Condense the paragraph starting "The projection is where the bear case still holds" in the natural gas storage excerpt below into a short bulleted list that keeps its key figures.

Excerpt to read:
>>>

Two consecutive bearish surprises. Then a bullish one.

The regional detail from the prior week is the tell nobody read. South Central salt storage posted a 1 Bcf withdrawal, and South Central nonsalt remained 5.6% below last year. Salt-dome facilities are the fast-cycling storage that responds to price signals within days. A withdrawal from salt in early July, with the national headline reading comfortable, is the physical market saying something different from the aggregate.

Buyers should pair the national headline with weather, LNG feedgas, production, regional basis and power-sector demand. The national number is the least informative line in the report.

3,024 Bcf and a Surplus That Just Contracted

The surplus to the five-year average has been the bear's entire argument, and it just moved the wrong way for the first time.

Track it. May 29: 138 Bcf above the five-year average of 2,440 Bcf. June 12: 151 Bcf above 2,608 Bcf. June 19: 152 Bcf above 2,683 Bcf. June 26: 175 Bcf above 2,747 Bcf. July 3: 185 Bcf above 2,798 Bcf. July 10: 181 Bcf above 2,843 Bcf.

The surplus expanded from 138 to 185 Bcf across five weeks, then contracted to 181 Bcf.

Four Bcf. It is nothing. It is also the first negative print in the series that has justified the entire short position.

The year-over-year comparison is doing something similar. Stocks ran 3 Bcf below last year on May 29, then 29 Bcf below on June 12, then 49 Bcf below on June 19, then 23 Bcf below on June 26, then 15 Bcf below on July 3, and now 21 Bcf below on July 10.

At 3,024 Bcf, inventories sit 0.7% below year-ago levels and 6.4% above the five-year norm. That is not a glut. That is a market with a normal cushion.

The projection is where the bear case still holds. EIA forecasts working gas inventories reaching 3,966 Bcf by the end of October — 5% above the five-year average. Inventories remain relatively high because record natural gas production, led by growth in the Permian region, is meeting rising demand. Above-average inventories heading into winter drive a 4Q26 Henry Hub forecast of $3.57/MMBtu, 5% less than the same quarter last year.

Run the arithmetic on that path. Getting from 3,024 Bcf on July 10 to 3,966 Bcf by October 31 requires 942 Bcf across roughly 16 weeks — an average build of 59 Bcf per week.

The last print was 41 Bcf. The prior was 61 Bcf.

If injections keep decelerating from 41 Bcf, the EIA's end-October target is not reachable, and the 5% surplus that anchors the $3.57 fourth-quarter forecast does not exist. That is the single most important unpriced variable in this market.

Storage was on track to surpass 3 Tcf despite lingering heat. It did. What happens next is the question.

Freeport's 2.4 Bcf/d Is Trapping the Gas That Cannot Sail

This is the mechanism that explains why American gas is falling in a war, and it is entirely artificial.

Maintenance at the 2.4-bcfd Freeport LNG terminal began July 10 and runs until late August. Scheduled outages at the Texas facility prevent gas flows from being readied for export, increasing the available supply for domestic use. The plant is only expected to resume operations in late August.

Two point four billion cubic feet a day, for roughly six weeks, redirected into the domestic market.

Do the math. 2.4 Bcf/d over 42 days is 100.8 Bcf of gas that would have been liquefied and shipped, now landing in storage instead. That is 2.4 weeks of injections at the current 41 Bcf pace, arriving in the middle of what should be peak cooling demand.

<<<

Dataset:
>>>

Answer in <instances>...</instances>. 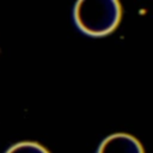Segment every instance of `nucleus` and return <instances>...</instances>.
Masks as SVG:
<instances>
[{"instance_id": "obj_1", "label": "nucleus", "mask_w": 153, "mask_h": 153, "mask_svg": "<svg viewBox=\"0 0 153 153\" xmlns=\"http://www.w3.org/2000/svg\"><path fill=\"white\" fill-rule=\"evenodd\" d=\"M121 13L117 0H80L74 7V20L82 32L104 36L118 25Z\"/></svg>"}, {"instance_id": "obj_2", "label": "nucleus", "mask_w": 153, "mask_h": 153, "mask_svg": "<svg viewBox=\"0 0 153 153\" xmlns=\"http://www.w3.org/2000/svg\"><path fill=\"white\" fill-rule=\"evenodd\" d=\"M97 153H143V148L134 136L117 133L108 136L100 143Z\"/></svg>"}, {"instance_id": "obj_3", "label": "nucleus", "mask_w": 153, "mask_h": 153, "mask_svg": "<svg viewBox=\"0 0 153 153\" xmlns=\"http://www.w3.org/2000/svg\"><path fill=\"white\" fill-rule=\"evenodd\" d=\"M6 153H49L37 142H19L7 149Z\"/></svg>"}]
</instances>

<<<

Finished task:
- The projection is where the bear case still holds.
- EIA forecasts working gas inventories of 3,966 Bcf by the end of October, 5% above the five-year average.
- Inventories stay relatively high because record production, led by Permian growth, is meeting rising demand.
- Above-average inventories heading into winter support a 4Q26 Henry Hub forecast of $3.57/MMBtu, 5% below the same quarter last year.